John Crowley (BRENDAN FRASER) is a marketing executive at a major pharmaceutical company in Portland that ironically doesn't manufacture a drug that might save the lives of two of his kids. Then again, no cure or even life sustaining drug currently exists for those suffering from Pompe Disease, a form of Muscular Dystrophy that results in eventual loss of muscle control and dangerous enlargement of various body organs. Worse yet, it only afflicts the young, with an expected lifespan of only nine years or so.
Accordingly, John, his wife, Aileen (KERI RUSSELL), and their oldest son, John Jr. (SAM M. HALL) who doesn't have the genetic disease, can only watch as the conditions of 8-year-old Megan (MEREDITH DROEGER) and 6-year-old Patrick (DIEGO VELAZQUEZ) progressively deteriorate.
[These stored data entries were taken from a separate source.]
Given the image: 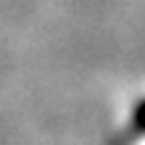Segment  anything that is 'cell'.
Wrapping results in <instances>:
<instances>
[{
  "label": "cell",
  "instance_id": "1",
  "mask_svg": "<svg viewBox=\"0 0 145 145\" xmlns=\"http://www.w3.org/2000/svg\"><path fill=\"white\" fill-rule=\"evenodd\" d=\"M130 125H133V130L138 135H145V99H140L135 105V110L130 115Z\"/></svg>",
  "mask_w": 145,
  "mask_h": 145
}]
</instances>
But there's a glimmer of hope in the medical research work being done by Dr. Robert Stonehill (HARRISON FORD) who's been researching the disorder for the past 10 years at the University of Nebraska.
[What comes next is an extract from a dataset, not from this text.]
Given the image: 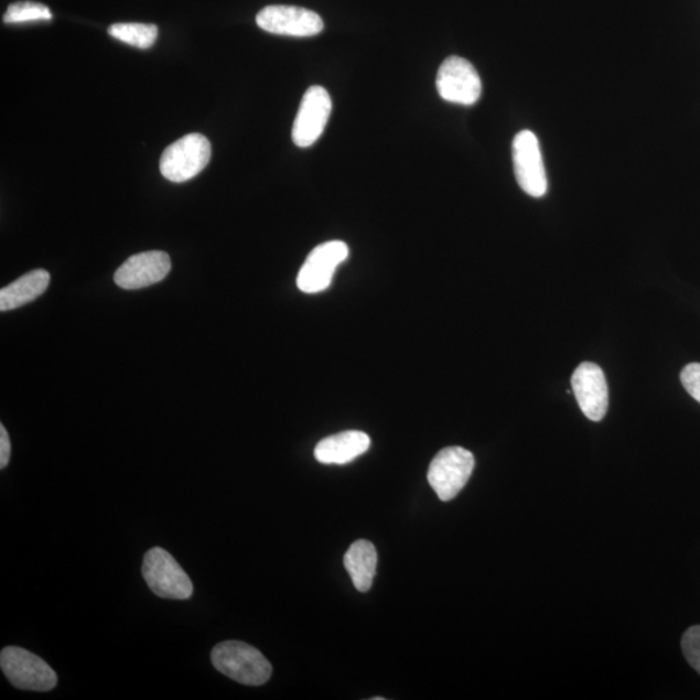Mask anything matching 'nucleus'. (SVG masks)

Brilliant but a bit eccentric and possessing a short-fuse and disdain for being interrupted, Robert hasn't returned any of Brendan's calls. When Megan nearly dies from her worsening condition, John drops everything, travels to Nebraska, and convinces Robert to help him. But the two need a lot of money to take the promising drug from concept to marketable product, and thus scramble for venture funding and finally agree to a deal with a larger firm run by Erich Loring (PATRICK BAUCHAU).
Yet, as John clashes with their immediate supervisor, Dr. Kent Webber (JARED HARRIS), and Robert with nearly everyone else, time and a number of bureaucratic obstacles threaten their efforts and thus the lives of John and Aileen's youngest kids.